After years of criticism, fast food restaurants have been working hard to move away from the unhealthy image. McDonald’s for example, was hit hard by many researchers and investigators coming out with accusations of how their food contains preservatives and additives that are harmful for consumers. This particular ad by McDonald’s advertises their new veggie burger by showing fresh vegetables making up an image that mimics a cow. Although their goal in this advertisement is to instill a feeling within consumers that there is no difference between their new veggie burger and their original meat options, it also fits into McDonald’s marketing goal in illustrating that their products are healthy and fresh.
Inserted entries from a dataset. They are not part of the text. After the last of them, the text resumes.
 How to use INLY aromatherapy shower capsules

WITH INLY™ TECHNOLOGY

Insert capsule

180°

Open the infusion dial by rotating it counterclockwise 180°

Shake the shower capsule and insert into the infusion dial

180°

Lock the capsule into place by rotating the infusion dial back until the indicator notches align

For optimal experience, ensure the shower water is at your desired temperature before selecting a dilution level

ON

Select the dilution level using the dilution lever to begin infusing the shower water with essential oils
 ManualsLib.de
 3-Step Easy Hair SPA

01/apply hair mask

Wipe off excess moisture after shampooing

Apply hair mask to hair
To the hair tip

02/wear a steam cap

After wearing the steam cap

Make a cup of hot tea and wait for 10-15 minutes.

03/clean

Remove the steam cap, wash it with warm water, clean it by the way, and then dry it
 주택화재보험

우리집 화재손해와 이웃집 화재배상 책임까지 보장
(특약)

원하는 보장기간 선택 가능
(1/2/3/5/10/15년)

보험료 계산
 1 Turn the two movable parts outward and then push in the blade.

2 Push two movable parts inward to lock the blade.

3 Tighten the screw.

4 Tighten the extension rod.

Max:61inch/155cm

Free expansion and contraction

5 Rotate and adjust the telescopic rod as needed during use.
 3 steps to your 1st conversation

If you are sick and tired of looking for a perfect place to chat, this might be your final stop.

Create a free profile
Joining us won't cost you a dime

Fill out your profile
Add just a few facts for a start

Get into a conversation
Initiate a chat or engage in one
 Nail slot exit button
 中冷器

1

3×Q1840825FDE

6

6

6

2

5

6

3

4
The issue with this overlaying action of masking fast or processed foods as “healthy” is that it creates an illusion that these companies have risen to the standards that consumers have been asking for. Other than being harmful to the general consumers, fast and processed foods that are offered at a convenient and cheap price point, proves also to be very damaging to the health of individuals and families living in poverty.
The lack of nutrition in the diets of low income groups have always been an issue. Although a recent 2015 report by Centers for Disease Control and Prevention claims to have disproved the “myth” of higher consumption of fast and processed foods within lower income groups, the report ignores the lack of options low income individuals have, compared to the purchasing agency middle or high income groups have in choosing what shows up on the dinner table every night. Lower income neighborhoods often lack accessibility to grocery stores which means an inability to obtain fresh produce, dairy products and meats. When convenience stores and fast food restaurants outnumber supermarkets and farmer markets in lower income neighborhoods, individuals and families are more likely to intake unhealthy foods. Fast and processed foods are not only more accessible and convenient for low income groups but they are also offered at a cheaper price point. Lower income families are also disproportionately more exposed to marketing and advertisements that encourage the consumption of fast foods and sugary drinks. Although new research may dispel the myth that low income groups are the ones that consume the most fast and processed foods, they cannot deny that low income groups are more vulnerable to unhealthy diets from companies like McDonald’s who offer fast and processed foods with little nutritional value.
When I first saw this ad I thought it was very simple, creative and straight to the point. However I felt that it did not match what McDonald’s offered in terms of processed foods with low nutritional value. I decided to change the clean white background of the original ad into a dirty landfill full of trash. I then added a paintbrush and syringe. I tried sending out the message that the food McDonald’s or any other fast food company offered were plain garbage and belonged in the landfill. It did not looked like garbage nor did it looked like it belonged there, because companies use color additives, like the paint brush painting the pepper red, and preservatives like the ones inserted by the syringe, to create an illusion that their products are healthy, delicious and ready for human consumption. Last but not least, I added the McDonald’s logo to mimic the original ad. Through my jammed ad, I hope that others will continue to question the harms of consuming fast and processed foods and hold companies like McDonald’s to the highest standards. I also hope to create awareness that this “garbage” is nowhere close in being a viable, cheap and convenient alternative for fresh produce and meats. Hopefully more awareness regarding this issue will lead to a decrease of consumption and increase of healthier lifestyles among the public.